Members of King Eider's staff also involve themselves in the program by donating time and effort to the events. Today, even people who earlier had been helped by the fund and have gotten back on their feet donate to the fund, Maurer says. "They've recovered, and that's a good thing.
"In the restaurant business, we're part of the community," he adds. "We all rise together or fall together. And if we can do something to help out, we should."
Sue LaTour, cofounder with her husband, Mike Bischoff, of the 12-unit Passport Pizza in Clinton Township, Mich., was moved to help feed victims of Hurricane Katrina in 2005. What began as a small-scale effort has evolved into a program that distributes more than 500 pallets of food each year to residents of Michigan. In addition to donating the chain's own products, she works with other sources such as Costco, Panera Bread, and Gordon Food Service, which donate food with limited shelf life.
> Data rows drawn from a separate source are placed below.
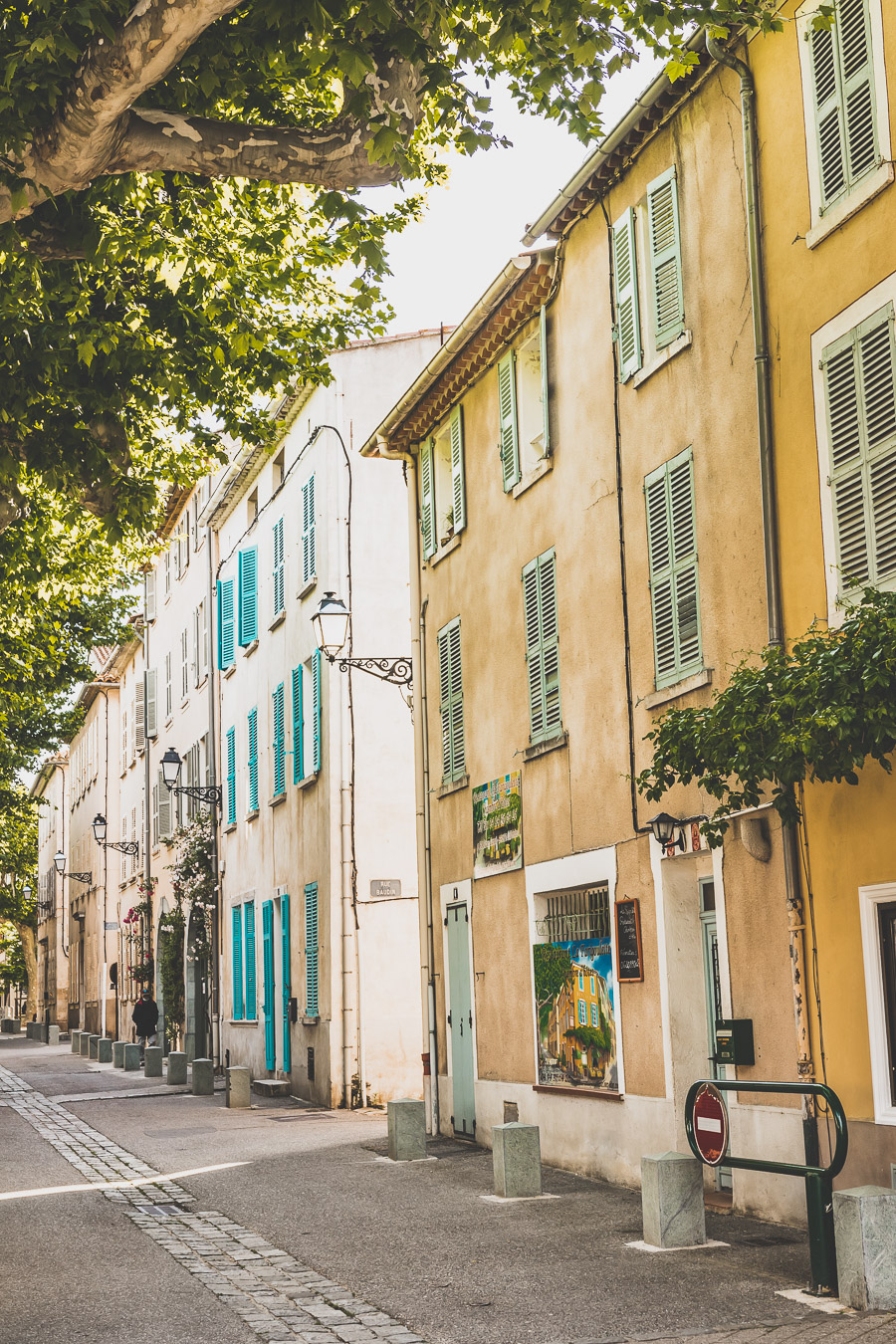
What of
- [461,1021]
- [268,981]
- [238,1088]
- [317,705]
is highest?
[317,705]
Aided by Passport Pizza employees who make deliveries on their own time, the company helps generates 3,000 meals weekly. In addition, Passport — which also won a Restaurant Neighbor Award in 2014 — hosts a meal each month for East-side Teen Outreach, 160 at-risk kids; Project 9, established to improve Macomb County; and C4 Urban Outreach, an evangelistic street ministry that aids Detroit's homeless, poor and addicted.
"Everybody takes pride in being part of it," she says. "It gives everybody a great feeling."
BJ's Restaurant & Brewhouse has been organized to give back to the communities in which the Huntington Beach, Calif.-based chain operates since 1991. Under the auspices of BJ's Restaurants Foundation, the chain is able to reach out to those in need, says foundation president Rob DeLiema, who estimates BJ's generates combined charitable donations of some $700,000 each year.
One key facet of BJ's community outreach program is its TASC Force, an acronym for Team Action to Support Communities. Restaurant team members are encouraged to support their communities by participating in such events as blood drives, painting houses for needy seniors, supporting local food banks, and just generally lending their support to charitable fundraisers. According to DeLiema, the foundation also supports sanctioned events with donated food and financial contributions, noting that he wrote checks for an estimated 125 charities last year — many of those which helped to support children.
Participating team members are rewarded with service pins and recognized in articles that appear the company's internal newsletter, which helps to convince others to participate. "The vast majority of our team members are in their 20s," DeLiema says. "There is no promise of better shifts or increased employment if they participate. They do it through their own social conscience. I'm in awe of what they do."
In addition, BJ's supports its Cookies 4 Kids program, donating a portion of its signature Pizookie dessert sales to the Cystic Fibrosis Foundation, the brand's main charity organization. Much of the chain's support for Cystic Fibrosis is linked to new restaurant openings, DeLiema says, noting that the foundation invites guests from the surrounding area and the local chamber of commerce to attend charity and training events that occur a week before the grand opening.
Giving back to the community, DeLiema says, is a way of demonstrating that "we are really grateful to people and organizations for supporting us. We're successful because of our guests and if we support a school or an event, and someone is trying to decide where to go to dinner next, it makes the decision easier."